[Opening Document extract section]

On August 23rd 2010 the Globe and Mail reported on a poll conducted by the Canadian Medical Association that was meant to substantiate the idea that the current health care system will be bankrupt by the aging population. To read the Globe and Mail article, go to Survey finds most fear boomers will cripple health-care system The coverage was decidedly one sided and offered no solutions. Susan Eng, CARP VP of Advocacy responded with the following letter to the editor:
The Canadian Medical Association can scare people into focusing on health care spending but should have something useful to say once they have our attention. Besides scapegoating Boomers for out of control health care budgets – a persistent myth that defies facts to get in the way – the report offers few alternatives besides higher taxes and user fees. The questions are phrased as “what should be done about [name problem] caused by the Baby Boom generation”. So it’s not surprising that they elicit the “hair-on-fire” headlines that accompany the media stories.
The CMA Survey could have asked – but did not – whether the CMA should do more to bring in many more nurse practitioners or multi-disciplinary practice teams; or home care options so that people can better deal with their medical challenges on their own, or health promotion and disease prevention programs, or get all doctors to more quickly adopt electronic patient records so that people can see their test results and make appointments by internet, or, heaven forbid, benchmarks on how well doctors are contributing to health system efficiencies and effectiveness. They got an A-B grade – but compared to what?
CARP has polled its members on these questions and more. And we can report that CARP members not only overwhelmingly support such initiatives but have grown older waiting for them to materialize. So before we see any more attempts to start an intergenerational war over healthcare spending, it would be a better idea to get started on the solutions. The CMA can lead the charge.

[Closing Document extract section]
[Opening Supplied data section]

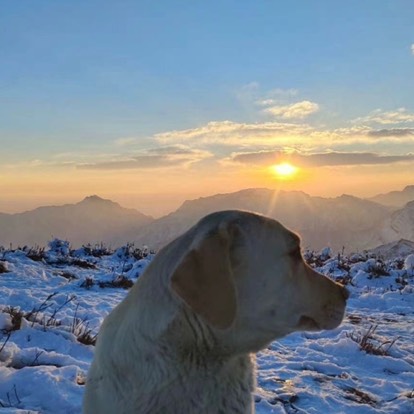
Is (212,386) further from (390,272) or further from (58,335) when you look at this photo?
(390,272)

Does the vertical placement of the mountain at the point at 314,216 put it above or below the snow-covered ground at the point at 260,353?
below

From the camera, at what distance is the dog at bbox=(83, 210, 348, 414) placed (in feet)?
9.14

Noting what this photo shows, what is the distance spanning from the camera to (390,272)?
42.4 ft

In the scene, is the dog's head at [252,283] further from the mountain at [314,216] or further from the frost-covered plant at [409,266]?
the mountain at [314,216]

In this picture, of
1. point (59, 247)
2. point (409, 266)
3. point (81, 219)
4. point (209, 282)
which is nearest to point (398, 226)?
point (81, 219)

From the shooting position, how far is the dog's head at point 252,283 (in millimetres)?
2730

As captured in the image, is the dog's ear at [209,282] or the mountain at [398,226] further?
the mountain at [398,226]

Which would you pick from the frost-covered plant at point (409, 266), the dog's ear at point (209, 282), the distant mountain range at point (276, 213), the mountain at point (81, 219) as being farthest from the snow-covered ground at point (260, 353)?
the mountain at point (81, 219)

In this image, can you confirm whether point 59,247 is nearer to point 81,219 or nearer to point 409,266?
point 409,266

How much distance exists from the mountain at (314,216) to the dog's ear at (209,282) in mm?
72428

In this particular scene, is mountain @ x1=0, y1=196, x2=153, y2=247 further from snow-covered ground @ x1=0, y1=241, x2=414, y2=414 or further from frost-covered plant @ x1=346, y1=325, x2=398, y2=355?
frost-covered plant @ x1=346, y1=325, x2=398, y2=355

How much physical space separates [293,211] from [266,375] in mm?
97752

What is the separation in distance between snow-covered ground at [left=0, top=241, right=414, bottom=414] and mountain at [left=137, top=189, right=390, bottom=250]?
2594 inches

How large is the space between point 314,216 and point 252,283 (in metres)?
109
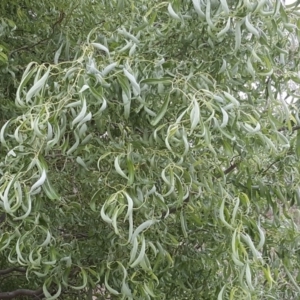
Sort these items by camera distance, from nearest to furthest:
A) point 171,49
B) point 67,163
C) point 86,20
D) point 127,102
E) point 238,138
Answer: point 127,102
point 238,138
point 171,49
point 67,163
point 86,20

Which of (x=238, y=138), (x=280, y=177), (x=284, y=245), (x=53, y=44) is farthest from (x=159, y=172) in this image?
(x=53, y=44)

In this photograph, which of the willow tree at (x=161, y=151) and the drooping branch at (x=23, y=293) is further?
the drooping branch at (x=23, y=293)

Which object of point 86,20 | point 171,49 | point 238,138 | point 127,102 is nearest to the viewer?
point 127,102

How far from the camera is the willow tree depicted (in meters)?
0.95

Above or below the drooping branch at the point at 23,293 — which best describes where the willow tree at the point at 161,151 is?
above

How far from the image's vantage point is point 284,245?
1496mm

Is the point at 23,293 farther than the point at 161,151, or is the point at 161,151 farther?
the point at 23,293

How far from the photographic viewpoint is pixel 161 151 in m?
1.08

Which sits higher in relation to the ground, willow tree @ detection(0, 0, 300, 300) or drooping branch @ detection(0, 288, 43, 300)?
willow tree @ detection(0, 0, 300, 300)

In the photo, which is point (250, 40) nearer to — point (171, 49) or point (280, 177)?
point (171, 49)

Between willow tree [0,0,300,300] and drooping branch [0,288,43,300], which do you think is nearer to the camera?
willow tree [0,0,300,300]

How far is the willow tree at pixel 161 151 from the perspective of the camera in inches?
37.4

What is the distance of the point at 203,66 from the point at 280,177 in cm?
44

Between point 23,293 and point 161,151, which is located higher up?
point 161,151
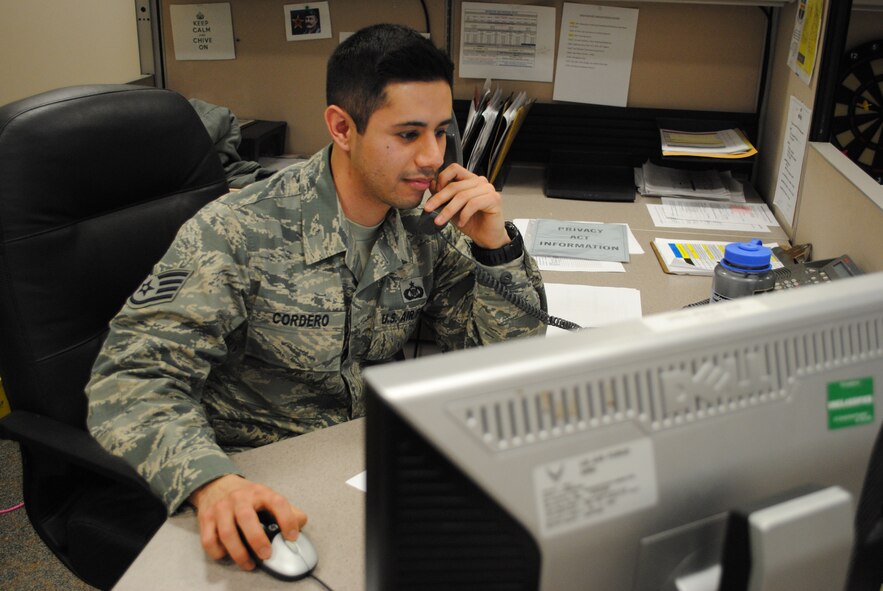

[Closing Supplied data section]

▶ **Task instructions**:
A - Answer these questions about the health care poll article:
(i) On what date did the Globe and Mail report on the poll?
(ii) Which generation does the letter say is being scapegoated for health care budgets?
(iii) Which organization does the letter say can lead the charge?
B - Please write out the health care poll article again, starting with "The CMA Survey" and going on through "compared to what?", and rename "nurse practitioners" as "physician assistants".
Answer using only the health care poll article.

▶ **Numbered responses**:
A -
(i) August 23rd 2010
(ii) The Boomers (the Baby Boom generation)
(iii) The CMA

B -
The CMA Survey could have asked – but did not – whether the CMA should do more to bring in many more physician assistants or multi-disciplinary practice teams; or home care options so that people can better deal with their medical challenges on their own, or health promotion and disease prevention programs, or get all doctors to more quickly adopt electronic patient records so that people can see their test results and make appointments by internet, or, heaven forbid, benchmarks on how well doctors are contributing to health system efficiencies and effectiveness. They got an A-B grade – but compared to what?